- [What to work on] What follows is a listing. Write it all out exactly.

_ _ _ _ _

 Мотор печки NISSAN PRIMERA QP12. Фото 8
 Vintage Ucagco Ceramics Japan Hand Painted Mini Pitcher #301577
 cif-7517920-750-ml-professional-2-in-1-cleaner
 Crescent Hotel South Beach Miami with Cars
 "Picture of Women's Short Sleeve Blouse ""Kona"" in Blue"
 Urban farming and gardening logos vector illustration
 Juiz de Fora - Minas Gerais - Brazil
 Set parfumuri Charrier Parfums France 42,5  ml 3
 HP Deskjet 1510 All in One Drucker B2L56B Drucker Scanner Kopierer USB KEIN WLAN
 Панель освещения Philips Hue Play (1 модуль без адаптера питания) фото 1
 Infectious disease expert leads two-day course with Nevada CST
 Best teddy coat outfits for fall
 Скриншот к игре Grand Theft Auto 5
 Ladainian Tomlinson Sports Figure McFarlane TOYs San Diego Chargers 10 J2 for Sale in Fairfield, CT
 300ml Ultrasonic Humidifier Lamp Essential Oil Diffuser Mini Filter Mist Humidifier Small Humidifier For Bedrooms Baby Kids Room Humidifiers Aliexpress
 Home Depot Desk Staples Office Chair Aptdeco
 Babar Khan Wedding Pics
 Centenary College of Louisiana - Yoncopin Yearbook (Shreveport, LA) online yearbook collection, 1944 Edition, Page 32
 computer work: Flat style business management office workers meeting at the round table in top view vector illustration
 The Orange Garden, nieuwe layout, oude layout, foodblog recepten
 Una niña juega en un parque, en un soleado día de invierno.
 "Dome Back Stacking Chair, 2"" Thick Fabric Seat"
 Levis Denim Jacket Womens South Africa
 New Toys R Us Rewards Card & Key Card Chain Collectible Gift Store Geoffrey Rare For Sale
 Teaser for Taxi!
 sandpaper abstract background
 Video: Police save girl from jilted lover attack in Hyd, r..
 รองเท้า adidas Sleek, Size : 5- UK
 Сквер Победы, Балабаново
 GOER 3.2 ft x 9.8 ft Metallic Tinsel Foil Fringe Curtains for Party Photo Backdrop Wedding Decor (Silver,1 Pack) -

_ _ _ _ _

- [Task answer]
 Мотор печки NISSAN PRIMERA QP12. Фото 8
 Vintage Ucagco Ceramics Japan Hand Painted Mini Pitcher #301577
 cif-7517920-750-ml-professional-2-in-1-cleaner
 Crescent Hotel South Beach Miami with Cars
 "Picture of Women's Short Sleeve Blouse ""Kona"" in Blue"
 Urban farming and gardening logos vector illustration
 Juiz de Fora - Minas Gerais - Brazil
 Set parfumuri Charrier Parfums France 42,5  ml 3
 HP Deskjet 1510 All in One Drucker B2L56B Drucker Scanner Kopierer USB KEIN WLAN
 Панель освещения Philips Hue Play (1 модуль без адаптера питания) фото 1
 Infectious disease expert leads two-day course with Nevada CST
 Best teddy coat outfits for fall
 Скриншот к игре Grand Theft Auto 5
 Ladainian Tomlinson Sports Figure McFarlane TOYs San Diego Chargers 10 J2 for Sale in Fairfield, CT
 300ml Ultrasonic Humidifier Lamp Essential Oil Diffuser Mini Filter Mist Humidifier Small Humidifier For Bedrooms Baby Kids Room Humidifiers Aliexpress
 Home Depot Desk Staples Office Chair Aptdeco
 Babar Khan Wedding Pics
 Centenary College of Louisiana - Yoncopin Yearbook (Shreveport, LA) online yearbook collection, 1944 Edition, Page 32
 computer work: Flat style business management office workers meeting at the round table in top view vector illustration
 The Orange Garden, nieuwe layout, oude layout, foodblog recepten
 Una niña juega en un parque, en un soleado día de invierno.
 "Dome Back Stacking Chair, 2"" Thick Fabric Seat"
 Levis Denim Jacket Womens South Africa
 New Toys R Us Rewards Card & Key Card Chain Collectible Gift Store Geoffrey Rare For Sale
 Teaser for Taxi!
 sandpaper abstract background
 Video: Police save girl from jilted lover attack in Hyd, r..
 รองเท้า adidas Sleek, Size : 5- UK
 Сквер Победы, Балабаново
 GOER 3.2 ft x 9.8 ft Metallic Tinsel Foil Fringe Curtains for Party Photo Backdrop Wedding Decor (Silver,1 Pack) -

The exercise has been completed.